#### TEXTE FOURNI ####

Suivons l’effet de cette température excessive et malsaine sur les imaginations et les ambitions. La vieille bâtisse est à bas ; la nouvelle n’est pas assise ; il s’agit de refaire la société de fond en comble ; tous les hommes de bonne volonté sont appelés à l’œuvre, et, comme pour tracer le plan, il suffit d’appliquer un principe simple, le premier venu peut en venir à bout. Dès lors, aux assemblées de section, aux clubs, dans les gazettes, dans les brochures, dans toute cervelle aventureuse et précipitée, le rêve politique fourmille. «Pas un commis marchand formé par la lecture de l’Héloïse[1], point de maître d’école ayant traduit dix pages de Tite-Live, point d’artiste ayant feuilleté Rollin, point de bel esprit devenu publiciste en apprenant par cœur les logogriphes du Contrat social, qui ne fasse une constitution... Comme rien n’offre moins d’obstacle que de perfectionner l’imaginaire, tous les esprits remuans se répandent et s’agitent dans ce monde idéal. On commence par la curiosité; on finit par l’enthousiasme. Le vulgaire court à cet essai, comme l’avare à une opération de magie qui lui promet des trésors, et, dans cette fascination puérile, chacun espère rencontrer à la fois ce qu’on n’a jamais vu, même sous les plus libres gouvernemens, la perfection immuable, la fraternité universelle, la puissance d’acquérir tout ce qui nous manque et de ne composer sa vie que de jouissances. » C’en est déjà une, et très vive, que de spéculer ainsi ; on plane dans les espaces : au moyen de huit ou dix phrases toutes faites, grâce à l’un de ces catéchismes de six sous qui courent par milliers dans les campagnes et dans les faubourgs[2], un procureur de village, un commis de barrière, un contrôleur de contre-marques, un sergent

  1. Mallet-Dupan, Mémoires, II, 241.

#### DONNÉES SOURCES ####

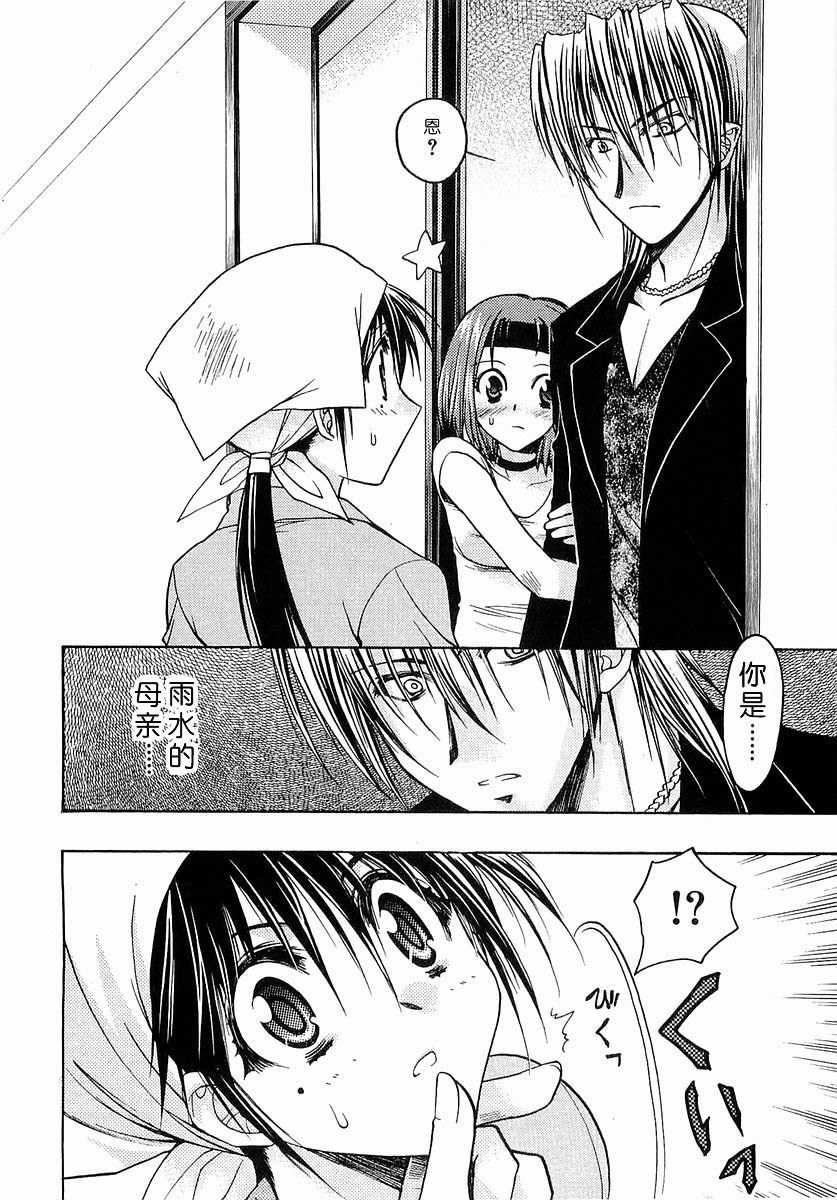增血鬼果林韩漫全集-vol_03无删减无遮挡章节图片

####

_PROBLÈMES À RÉSOUDRE_.
[A] Dans le texte sur le rêve politique, à qui le vulgaire qui court à cet essai est-il comparé ?
[B] Rédigez la suite du texte sur le rêve politique, en reprenant là où il s'interrompt.

_RÉSULTATS DE L'EXERCICE_.
[A] À l'avare qui court à une opération de magie lui promettant des trésors.

[B]
  2. Entretiens du Père Gérard, par Collot-d’Herbois. — Les Étrennes au peuple, par Barère. — La Constitution française pour les habitans des campagnes, etc. — Plus tard, l’Alphabet des Sans-Culottes, le Nouveau Catéchisme républicain, les Commandemens de la patrie et de la république (en vers), etc.